# opinions on new old stock 2009 fuji Roubaix for noob



## carsonsig

A local shop is offering new old stock Fuji Roubaix for $790... I am 6'5" and finding bikes over 61 cm in any of my local shops has been impossible...


64cm FUJI BIKES ROUBAIX ROAD BIKE XXL-New Closeout (fits 6'3-6'7")

here is the fuji archive page:

Print Bike Page - Roubaix

$800 barely gets me tiagra all over and no carbon stays in my shops new.. and nothing above a 61 cm. I like that it has a mix of 105, and carbon stays... in that price range, I am at bikes direct with no carbon stays and a motobecane etc... I realize the stuff will be 2+ years old editions of 105 etc. 

I did a sprint tri and training on my mtb with street tires. and it sucked.... I want something lighter, with good stuff, from a good brand that will stand behind their gear... but dont have a ton of $$$... craigslist searching for this bike is barely below the 790, and some over... and 64 cm is really hard to come by... I would love for your opinions of why this is or isnt a good deal/idea.... thanks a TON!!!


----------



## PJ352

carsonsig said:


> A local shop is offering new old stock Fuji Roubaix for $790... I am 6'5" and finding bikes over 61 cm in any of my local shops has been impossible...
> 
> 
> 64cm FUJI BIKES ROUBAIX ROAD BIKE XXL-New Closeout (fits 6'3-6'7")
> 
> here is the fuji archive page:
> 
> Print Bike Page - Roubaix
> 
> $800 barely gets me tiagra all over and no carbon stays in my shops new.. and nothing above a 61 cm. I like that it has a mix of 105, and carbon stays... in that price range, I am at bikes direct with no carbon stays and a motobecane etc... I realize the stuff will be 2+ years old editions of 105 etc.
> 
> I did a sprint tri and training on my mtb with street tires. and it sucked.... I want something lighter, with good stuff, from a good brand that will stand behind their gear... but dont have a ton of $$$... craigslist searching for this bike is barely below the 790, and some over... and 64 cm is really hard to come by... I would love for your opinions of why this is or isnt a good deal/idea.... thanks a TON!!!

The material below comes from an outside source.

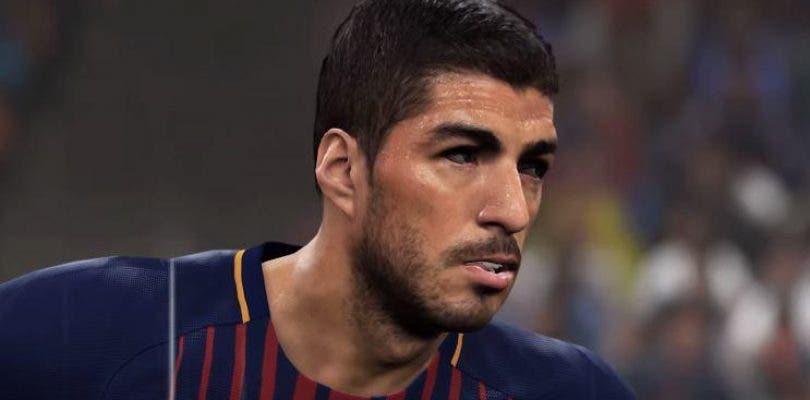 Se filtra un vídeo de FIFA 18 con las caras de los jugadores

Since the bike is listed on CL I'm going to assume the shop is fairly local to you. If so, my suggestion is to go get fitted and test ride it. They specify 'by appointment', so before making the trek to the shop, consider calling and asking for the model year. Knowing that, we can better verify the price. 

That said and generally speaking, considering the specs, I think $790 is a good price, but only if the bike fits well and rides/ handles the way you like. Also, you mention a mix of 105, but the specs you link to show that the bike has Tiagra shifters. Not 'bad' by any means, but not representing what I'd consider a 105 equipped drivetrain.

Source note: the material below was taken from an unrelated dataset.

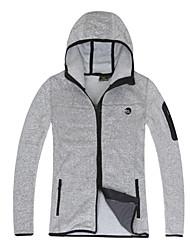 Langzuyoudang Women's Warm Fleece Jacket
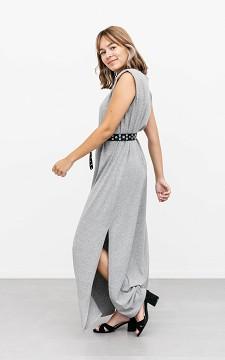 Dress Lanie - Sleeveless dress with shoulder padding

EDIT: I'm making a guess that the bike is an '09, but it is a guess. In checking the sizing on both your link (print page) and Bikepedia (see below), there is no 64cm listed. The largest frame size offered on both is a 61cm. If the bike fits you well that may be a non-issue, but another thing to ask the shop about.

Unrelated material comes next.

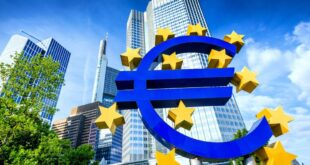 Banco central Europeo lagarde euro digital CBDC efectivo amenaza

BikePedia - 2009 Fuji Roubaix (USA) Complete Bicycle


----------



## carsonsig

thanks PJ, it is a 2009... yeah I have traded emails with him... I just didnt want to waste an hour each way to go ride it if the posse on here gagged at the price or model....


----------



## PJ352

carsonsig said:


> thanks PJ, it is a 2009... yeah I have traded emails with him... I just didnt want to waste an hour each way to go ride it if the posse on here gagged at the price or model....


I added a couple of things to my OP, so check it out again. In essence, I don't see a 64cm listed.


----------



## carsonsig

hmmmmmm I see that... on the fuji site, it states 6 sizes... but the geometry chart shows 8 iterations... and the pictures show a sticker ( i know haha, a sticker) that shows 64 cm... more confusion..!


----------



## PJ352

carsonsig said:


> hmmmmmm I see that... on the fuji site, it states 6 sizes... but the geometry chart shows 8 iterations... and the pictures show a sticker ( i know haha, a sticker) that shows 64 cm... more confusion..!


Yes, it is confusing. The bottom line is no matter the number affixed, the bike has to fit well. So while I'd certainly get some clarification, until the bike is fitted to you and you test ride it, you aren't going to know for sure.

If you do make the run out to the shop, post an update of your riding impressions and the stem length/ angle and spacers used. Together, they may give us some insight on how well the bike fits you.


----------



## Tallsedo

Its almost September, and the bike is still listed for $790....funny... since i have ben considering this bike too....but too far to drive to get fitted...guess I should get measured first.... it IS pretty tempting for the price....


----------